I'm running Windows 7 Home Premium, and i can't seem to find power options anywhere. Also, how do i access the BIOS? I'm really unfamiliar with windows 7. 

Thanks

ALSO: Is it at all possible that corrupt files/programs are the cause of this? As i was running the anti-malware tool, it crashed and i noticed it was right on a certain Adobe file from Adobe Reader. I restarted, tried again, and it crashed on that exact same file. I uninstalled the program, and it crashed waaay farther on, on a video game file.

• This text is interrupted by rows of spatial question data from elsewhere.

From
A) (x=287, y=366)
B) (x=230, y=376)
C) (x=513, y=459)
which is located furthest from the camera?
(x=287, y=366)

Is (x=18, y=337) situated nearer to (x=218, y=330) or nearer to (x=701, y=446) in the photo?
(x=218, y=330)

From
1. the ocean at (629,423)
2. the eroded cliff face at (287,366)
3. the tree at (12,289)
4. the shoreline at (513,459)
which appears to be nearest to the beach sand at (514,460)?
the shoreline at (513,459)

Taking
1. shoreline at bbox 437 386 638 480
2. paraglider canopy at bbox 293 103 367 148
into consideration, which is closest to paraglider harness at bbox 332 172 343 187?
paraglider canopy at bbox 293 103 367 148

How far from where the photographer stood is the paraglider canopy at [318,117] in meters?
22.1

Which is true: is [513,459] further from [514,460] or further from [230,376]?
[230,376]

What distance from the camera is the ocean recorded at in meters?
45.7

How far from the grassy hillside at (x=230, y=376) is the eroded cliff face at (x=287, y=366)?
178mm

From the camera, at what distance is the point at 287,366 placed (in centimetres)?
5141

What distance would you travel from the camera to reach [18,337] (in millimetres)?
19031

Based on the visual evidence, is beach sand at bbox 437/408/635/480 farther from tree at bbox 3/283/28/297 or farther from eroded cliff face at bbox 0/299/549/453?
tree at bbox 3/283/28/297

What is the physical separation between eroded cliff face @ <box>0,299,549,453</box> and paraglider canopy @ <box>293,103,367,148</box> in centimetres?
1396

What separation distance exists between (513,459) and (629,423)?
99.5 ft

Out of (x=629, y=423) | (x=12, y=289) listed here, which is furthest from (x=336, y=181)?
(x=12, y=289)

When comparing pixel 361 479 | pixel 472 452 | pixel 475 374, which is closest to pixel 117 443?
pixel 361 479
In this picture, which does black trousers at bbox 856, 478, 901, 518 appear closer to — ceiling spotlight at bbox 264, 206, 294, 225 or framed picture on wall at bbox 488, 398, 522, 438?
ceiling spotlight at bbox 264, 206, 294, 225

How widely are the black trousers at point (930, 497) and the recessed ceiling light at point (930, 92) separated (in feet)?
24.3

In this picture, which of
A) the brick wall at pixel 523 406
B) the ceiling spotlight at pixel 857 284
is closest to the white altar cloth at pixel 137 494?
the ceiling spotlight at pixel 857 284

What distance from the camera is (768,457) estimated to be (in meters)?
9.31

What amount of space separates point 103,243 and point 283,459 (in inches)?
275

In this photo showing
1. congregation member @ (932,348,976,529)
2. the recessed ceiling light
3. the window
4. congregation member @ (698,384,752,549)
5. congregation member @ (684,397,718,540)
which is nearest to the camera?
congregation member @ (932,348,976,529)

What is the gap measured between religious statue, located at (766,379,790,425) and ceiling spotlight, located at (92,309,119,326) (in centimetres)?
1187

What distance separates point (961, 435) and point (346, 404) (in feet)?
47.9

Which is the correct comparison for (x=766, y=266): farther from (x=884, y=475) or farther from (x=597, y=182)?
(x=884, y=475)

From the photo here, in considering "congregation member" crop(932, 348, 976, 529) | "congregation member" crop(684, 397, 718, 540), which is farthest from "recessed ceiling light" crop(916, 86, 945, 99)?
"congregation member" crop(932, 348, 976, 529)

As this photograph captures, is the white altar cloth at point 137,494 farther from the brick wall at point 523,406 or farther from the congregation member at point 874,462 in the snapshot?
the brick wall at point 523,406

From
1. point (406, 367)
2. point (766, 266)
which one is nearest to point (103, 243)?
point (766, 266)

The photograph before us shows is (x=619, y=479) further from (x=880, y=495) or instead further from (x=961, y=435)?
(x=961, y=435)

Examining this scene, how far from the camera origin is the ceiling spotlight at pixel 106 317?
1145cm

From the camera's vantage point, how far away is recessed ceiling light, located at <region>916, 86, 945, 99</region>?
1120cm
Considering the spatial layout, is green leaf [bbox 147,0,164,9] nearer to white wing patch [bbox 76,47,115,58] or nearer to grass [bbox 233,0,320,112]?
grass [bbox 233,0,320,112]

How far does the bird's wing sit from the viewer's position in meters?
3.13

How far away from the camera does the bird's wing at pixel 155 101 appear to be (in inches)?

I just ran chkdsk and it found errors, and supposedly fixed it. I'm just wondering if it is just some other problem, and not the one causing this. I don't want this problem to linger :S


----------



## Seqwoya (Dec 20, 2009)

*sigh*

The time before a crash is much longer, and very unpredictable, but it still happens (after more than an hour). I''m beginning to think its a combination of problems working together to make this happen...


----------



## Syst3mSh0ck (Jul 11, 2009)

To access your BIOS press the "Delete" button on your keyboard when the computer starts up. Read up to my previous post for a guide on what to do in there.


----------



## Seqwoya (Dec 20, 2009)

No luck, i tried all of that and it still happens. Lasts alot longer, but still happens... Any other possibilities?


----------



## Syst3mSh0ck (Jul 11, 2009)

Hold the Windows key down on the keyboard and press R, now type "cmd" in the command prompt type "sfc /scannow" it will check the system files for corruption.


----------